Joining the family business
Raymond grew up in Cookstown – where the Acheson family are well-known for their sporting interests, including hockey and Formula One. He worked in the business throughout his summer holidays.
“Everybody worked in the summer holidays then. I was involved in grinding lime and making blocks and all the various products, and dispatch,”“It was a good grounding and gave me a good understanding of the business. I went to school and then the University of Ulster in Coleraine but I gave it up after a year. I was studying economics but I just found the whole university life boring. I didn’t want to be spending time doing nothing so instead, I went into the business.”
Coming out the other side
When the recession hit, the business went through tough times but eventually Raymond was able to buy the business back with the support of Bank of Ireland. He says that it wasn’t the prospect of losing the business that his father had built up that drove him.
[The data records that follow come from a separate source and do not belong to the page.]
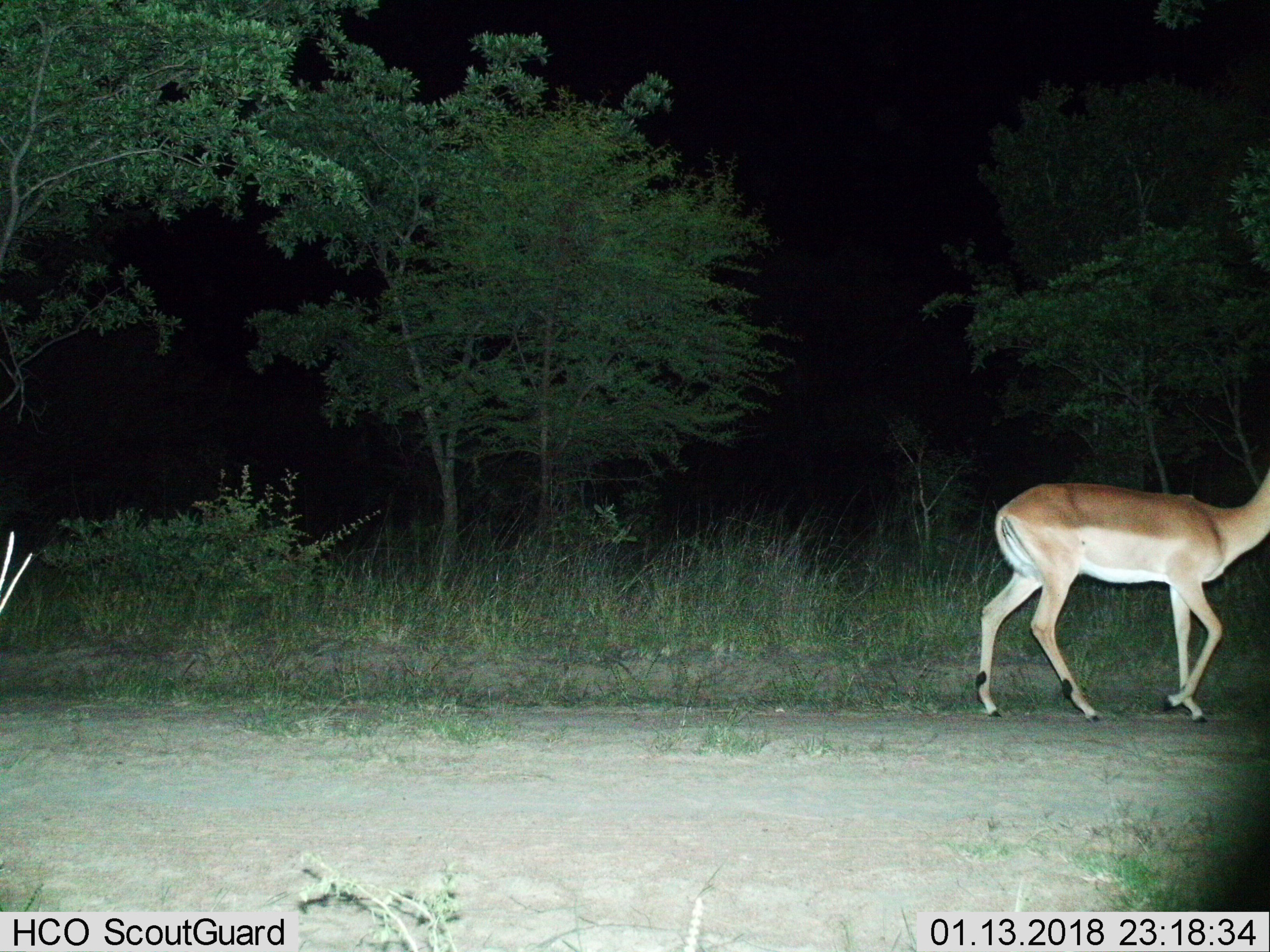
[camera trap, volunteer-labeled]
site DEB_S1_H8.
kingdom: Animalia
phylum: Chordata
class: Mammalia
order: Artiodactyla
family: Bovidae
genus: Aepyceros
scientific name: Aepyceros melampus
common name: impala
Impala (Aepyceros melampus), count 1. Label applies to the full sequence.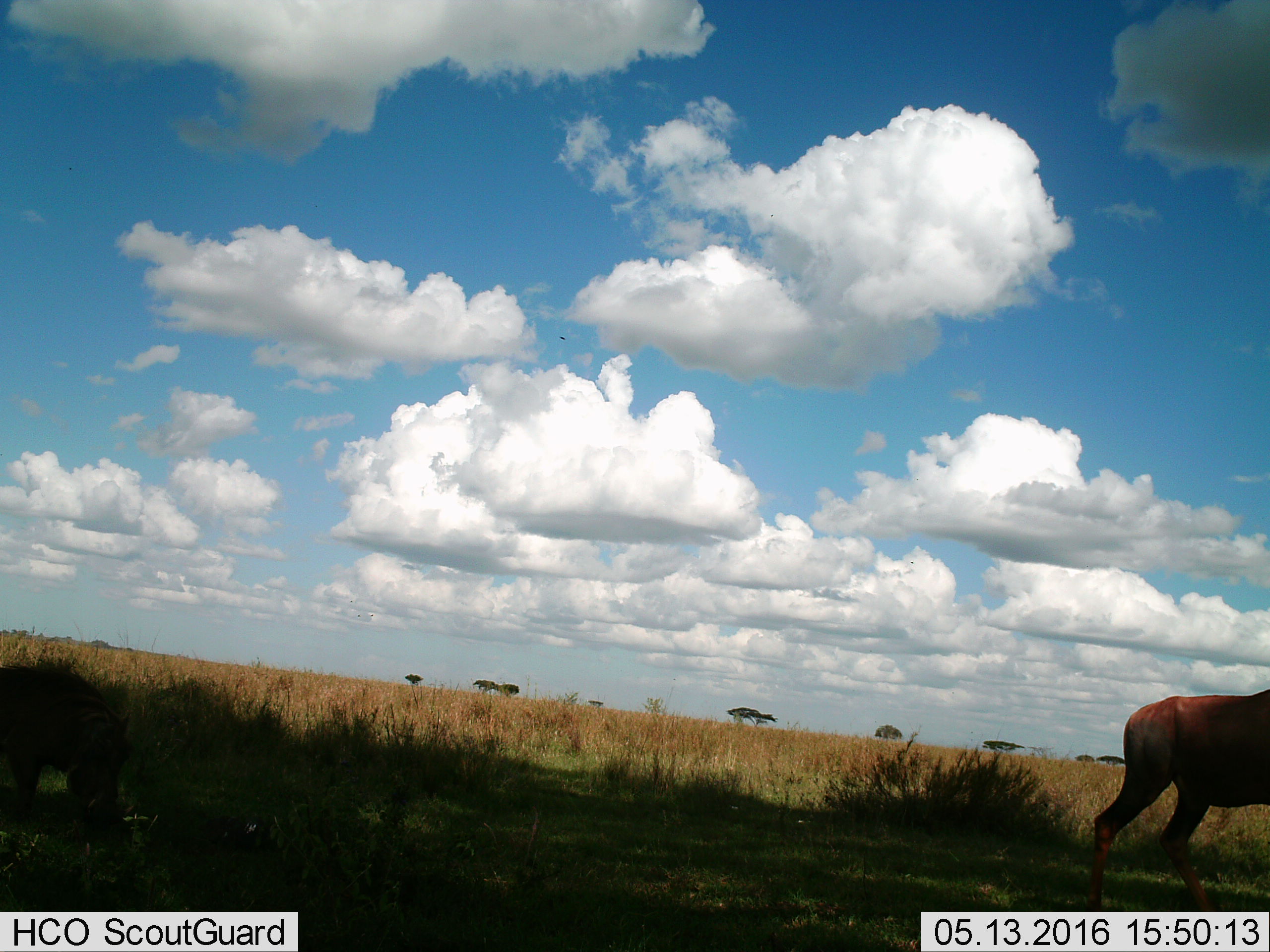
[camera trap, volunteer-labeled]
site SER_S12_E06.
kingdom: Animalia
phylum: Chordata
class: Mammalia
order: Artiodactyla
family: Bovidae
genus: Damaliscus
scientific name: Damaliscus lunatus jimela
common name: topi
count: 1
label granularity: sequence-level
“I don’t think that way. It was just that I thought there was a future for the business. There were 400 employees who had to be looked after. If we walked away what happens to them? The easy thing to do was walk away but it wasn’t what I wanted to do. The business was fundamentally sound but the acquisition debt was the issue.”
For now, the company is busy with major school work and housing deals in Great Britain. That work includes work on eight schools for Carillion in GB, and another schools project in Balbriggan, Co Dublin. With school contracts, they typically supply concrete flooring, staircases, paving and external works, shipping through all the major ports on the island.
Raymond says he is staying put at the helm of the company.
“At this point in time I’m totally committed to the business and I enjoy my work and I’m still fit enough. As long as I am fit I’ll continue until I think I become a burden or don’t have the energy levels. But I have a good management team around me to tell me when it’s time to go.”